A blog begun on February 16, 2010, the end of Carnaval in Cochabamba
It is 11:00 p.m. on Tuesday, February 16, 2010, in Cochabamba, Bolivia, and in another hour, the Carnival season will end. In my quarters on the second floor of our home in North Cochabamba, I hear the sounds of laughter and shouting, cars passing, and the occasional rapid boom-boom-boom of a pack of Chinese firecrackers just set off. On the Fourth of July in Tennessee, dogs jump their fences when fireworks explode. We always brought our sensitive Dalmatians inside the house to calm their nerves. When Henry, our host dad here, sets off a pack of firecrackers just outside the house, very close to where the family gathers for food and drink, the dogs don’t even flinch as the firecrackers explode.
Joel and I had scheduled this weekend to travel to the college where we are hoping to work in Carmen Pampa. This trip was to have taken six hours by bus on a Friday night just to get to La Paz—we had bought buscama tickets, meaning that we had booked large seats on the bus that reclined into almost comfortable beds. We bought four tickets on Thursday night, for Clare, Nora, Joel, and me, so that we would be read to leave on Friday night. Unfortunately, Joel was set back by a recurrence of an amoeba attack, and was literally unable to get out of bed all day on Friday. Some Tinitazol pills for parasites, the oral rehydration packets, and the blanco (white) diet were the course of treatment prescribed by our doctor host, Henry. By the afternoon, Joel was able to walk around, but the long trip to Carmen Pampa was out of the question. Clare and Nora were still able to go, but Joel and I would have to wait another time. We went on to plan B.
We were invited to spend Monday and Tuesday with our host family and their extended families, a round of Carnaval parties that would introduce us to the festivities of the season. Ever since we arrived, the city has been celebrating, but as the last four days approach, with a weekend and two days off for most working people, the energy, music, and numbers of globos (water balloons thrown at innocent passersby) rise. Best to remain inside those last two days, unless one wants to get drenched by the water balloons and water pistols hurled at us by people lurking on the street corners and on the backs of trucks that pass by.
We went to one birthday party, a cumpleanos for a cousin, on Monday. The children were out in the sunshine as the adults pumped up a large swimming pool for the children. It was dutifully filled, and then the soaking began. Henry and Lily, our host dad and mom, acted like children as they pointed the water hose at anyone who ventured into the yard. Buckets of water were poured on guests as they arrived, sometimes buckets filled at the freezing-cold water spigot. I remained dry longer than anyone. We had gone to Mass that day, a memorial for the grandfather whose birthday was that day, and I was in a skirt and blouse, unlike the others in shorts and tee-shirts. Lily and Henry heartlessly soaked their own children and the friends they had brought with them. The youngest generation, ranging from three to six years old, were continually shooting their water guns and receiving a baptismal soaking from a full bucket of water. As fiesta music played in the background, Andean, contemporary, or Latina dance music, the meat was barbecued, the salsa made, and the side dishes were brought out onto the tables. As all of us tried to get dry before our meal, and tried to stay dry afterwards, a nearly impossible task, we watched as new arrivals were either pushed into the pool or doused with a bucket of water. No one was left with any dignity at this party.

Listed entries:

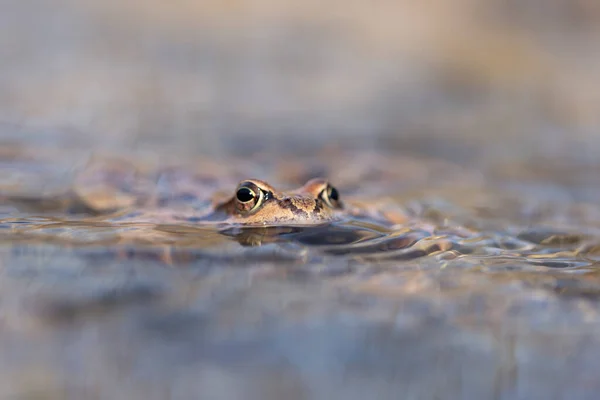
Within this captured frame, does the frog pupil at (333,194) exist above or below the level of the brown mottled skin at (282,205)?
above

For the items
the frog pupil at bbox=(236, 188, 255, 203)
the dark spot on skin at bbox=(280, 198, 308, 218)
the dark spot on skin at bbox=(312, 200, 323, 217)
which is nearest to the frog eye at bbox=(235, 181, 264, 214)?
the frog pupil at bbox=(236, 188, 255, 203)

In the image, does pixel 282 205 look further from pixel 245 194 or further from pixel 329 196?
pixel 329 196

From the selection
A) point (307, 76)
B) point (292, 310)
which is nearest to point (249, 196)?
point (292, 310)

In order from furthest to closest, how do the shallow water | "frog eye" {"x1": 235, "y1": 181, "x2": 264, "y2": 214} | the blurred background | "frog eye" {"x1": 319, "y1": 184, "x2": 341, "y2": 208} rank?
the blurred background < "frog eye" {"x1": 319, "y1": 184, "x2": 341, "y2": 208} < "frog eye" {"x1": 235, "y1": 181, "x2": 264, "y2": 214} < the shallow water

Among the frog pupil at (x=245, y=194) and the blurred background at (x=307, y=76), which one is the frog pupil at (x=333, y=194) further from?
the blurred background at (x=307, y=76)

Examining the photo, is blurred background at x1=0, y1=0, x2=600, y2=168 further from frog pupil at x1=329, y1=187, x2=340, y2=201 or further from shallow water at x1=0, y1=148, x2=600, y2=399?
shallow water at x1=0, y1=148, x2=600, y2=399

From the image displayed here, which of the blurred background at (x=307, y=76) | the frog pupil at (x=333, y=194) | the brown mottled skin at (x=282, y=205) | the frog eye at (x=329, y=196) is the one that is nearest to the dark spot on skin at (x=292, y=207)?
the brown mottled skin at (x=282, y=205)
---
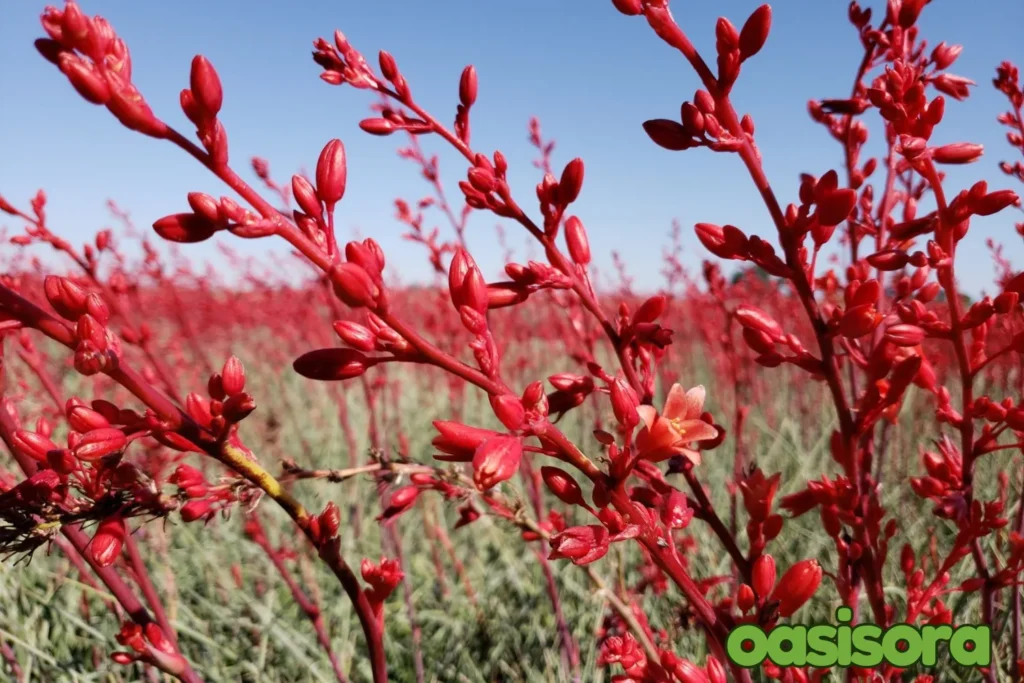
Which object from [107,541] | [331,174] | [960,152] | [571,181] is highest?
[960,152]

Actions to take:
A) According to the Carnaval blog, how long was the Friday night bus trip to La Paz supposed to take?
B) Carry on the Cochabamba Carnaval blog from the point where it stops.
The material above has no connection to the Carnaval blog.

Solved tasks:
A) Six hours.

B)
Joel and I walked home—a few blocks—and noticed that no one threw water balloons at us. Why should they? We were already soaked as we trudged home.
The next day, today, is Fat Tuesday, by North American standards. Here, the Lenten season is different from the one at home. We followed the customs of our host family. Joel and I were invited to help decorate the outside of the house for Carnaval. We strung rolls of ribbon on the outside of the house, weaving it in and out of the decorative but protective metal guards over the windows. We threaded the ribbons around the small trees and plants in the garden, like garlands wound around Christmas trees. We blew up balloons and tied them all over the house, inside and out. We started a charcoal fire and placed a pre-packaged collection of ritual objects on top of the flames. This was a koa, the things burned as a way of honoring Mother Earth, or Pachamama, as the indigenous people call it. Finally, we opened a bottle of sweet wine, which tasted like sherry, poured out glasses for everyone, and then poured libations throughout the house, at all four corners. Traditionally, I am told, chicha, the popular fermented drink made of maize, is used, but not this time.
For good measure, I took my glass of sherry up to our own quarters and poured it at all four corners of our large room. It was not holy water, but I felt almost as if I were blessing my own living space, along with that of my host family. I thought of all the traditions observed in my own home at Christmas time, the family rites of leaving out Christmas cookies for Santa Claus, although the children were grown, hanging up stockings, or simply the ritual of selecting and decorating the Christmas tree.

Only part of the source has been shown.